Ко всему добавлялась рознь в тушинском войске между польскими и русскими сторонниками самозванца. Ее отражением стала история с псковскими деньгами и тайными письмами «царя», якобы призывавшего побить польское «товарищество», перевозившее казну. «По этой причине, – рассказывается в «Дневнике Марины Мнишек», – наши сильно взволновались и восстали против него, потеряв к нему расположение и видя явную неблагодарность» [276]. Но чем меньше в тушинском войске становилось желания проливать кровь за «честь» неблагодарного царя, тем хуже должно было приходиться и его «царице» Марине Мнишек.
Шляхтичи в тушинском войске самозванца все больше обращали свои взоры в сторону короля Сигизмунда III, прямой запрет которого они нарушали в свое время, вторгшись в Московское государство.
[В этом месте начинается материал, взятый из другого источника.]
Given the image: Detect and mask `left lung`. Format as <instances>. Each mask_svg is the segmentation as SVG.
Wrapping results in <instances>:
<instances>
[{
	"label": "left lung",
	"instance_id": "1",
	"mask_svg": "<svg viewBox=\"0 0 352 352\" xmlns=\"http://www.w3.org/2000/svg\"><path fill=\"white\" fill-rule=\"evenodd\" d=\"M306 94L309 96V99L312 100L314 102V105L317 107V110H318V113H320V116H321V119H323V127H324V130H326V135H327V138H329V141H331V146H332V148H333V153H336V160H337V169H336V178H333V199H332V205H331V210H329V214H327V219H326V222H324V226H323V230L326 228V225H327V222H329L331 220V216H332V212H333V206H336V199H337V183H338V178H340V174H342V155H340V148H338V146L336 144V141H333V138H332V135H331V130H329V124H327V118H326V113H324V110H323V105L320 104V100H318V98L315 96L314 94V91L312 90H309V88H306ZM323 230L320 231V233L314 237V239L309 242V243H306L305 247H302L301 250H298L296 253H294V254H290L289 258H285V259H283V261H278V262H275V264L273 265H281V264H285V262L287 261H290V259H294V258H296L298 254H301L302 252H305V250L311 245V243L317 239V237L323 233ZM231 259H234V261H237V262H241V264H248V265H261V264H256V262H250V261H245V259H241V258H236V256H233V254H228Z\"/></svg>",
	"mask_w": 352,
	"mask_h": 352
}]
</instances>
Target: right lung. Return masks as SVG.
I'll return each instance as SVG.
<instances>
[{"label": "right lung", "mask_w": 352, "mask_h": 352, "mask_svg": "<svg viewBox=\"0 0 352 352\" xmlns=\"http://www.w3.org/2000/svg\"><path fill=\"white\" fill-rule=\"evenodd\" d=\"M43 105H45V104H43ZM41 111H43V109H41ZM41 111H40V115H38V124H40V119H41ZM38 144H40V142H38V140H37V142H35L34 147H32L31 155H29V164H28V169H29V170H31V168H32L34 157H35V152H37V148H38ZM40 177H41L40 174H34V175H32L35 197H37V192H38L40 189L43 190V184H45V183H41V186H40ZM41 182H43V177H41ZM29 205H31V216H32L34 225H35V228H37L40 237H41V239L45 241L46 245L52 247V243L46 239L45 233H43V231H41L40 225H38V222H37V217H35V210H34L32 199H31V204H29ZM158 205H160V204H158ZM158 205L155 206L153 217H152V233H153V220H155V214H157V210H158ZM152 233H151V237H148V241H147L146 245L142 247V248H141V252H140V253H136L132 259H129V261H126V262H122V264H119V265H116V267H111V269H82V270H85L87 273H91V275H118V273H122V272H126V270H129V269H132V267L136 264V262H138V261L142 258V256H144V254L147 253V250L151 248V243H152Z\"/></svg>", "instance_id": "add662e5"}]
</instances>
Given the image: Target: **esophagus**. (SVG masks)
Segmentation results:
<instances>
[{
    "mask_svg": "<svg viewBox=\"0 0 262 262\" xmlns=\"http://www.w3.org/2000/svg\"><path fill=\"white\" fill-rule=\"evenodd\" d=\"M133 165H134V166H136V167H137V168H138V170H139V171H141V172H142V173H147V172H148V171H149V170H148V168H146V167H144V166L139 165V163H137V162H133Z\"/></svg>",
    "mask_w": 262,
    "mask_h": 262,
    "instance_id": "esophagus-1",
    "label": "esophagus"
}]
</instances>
Не случайно, что из Тушина к королю на сейм отправились целых два посольства – от воинства и от самого «царя». Воевода Юрий Мнишек помогал представителю самозванца думному дьяку Нехорошему Лопухину. Но сандомирский воевода, немало удививший членов сейма своим московским костюмом и длинной бородой, ничуть не преуспел. Маскарад не подействовал на других сенаторов, и ему не удалось оправдать надежды своей дочери «царицы» – склонить короля и сейм к открытому признанию дела «царя Дмитрия». Миссия Лопухина полностью провалилась. Как написал находившийся в то время в Тушинском лагере Иосиф Будило, «посол царя встретил пренебрежение к себе, уехал, не будучи выслушан» [277]. Однако кое-чего сандомирский воевода все же добился. Его явная поддержка «царя Дмитрия» и свидетельства в пользу того, что это и есть чудесно спасшийся московский государь («сказуют, што Сендомирской на сейме присегал, Вора сказует прямым цариком»), повлияли на мнение участников сеймовых заседаний. В результате король Сигизмунд III уже не смог получить прямой поддержки своих планов военного похода в Россию.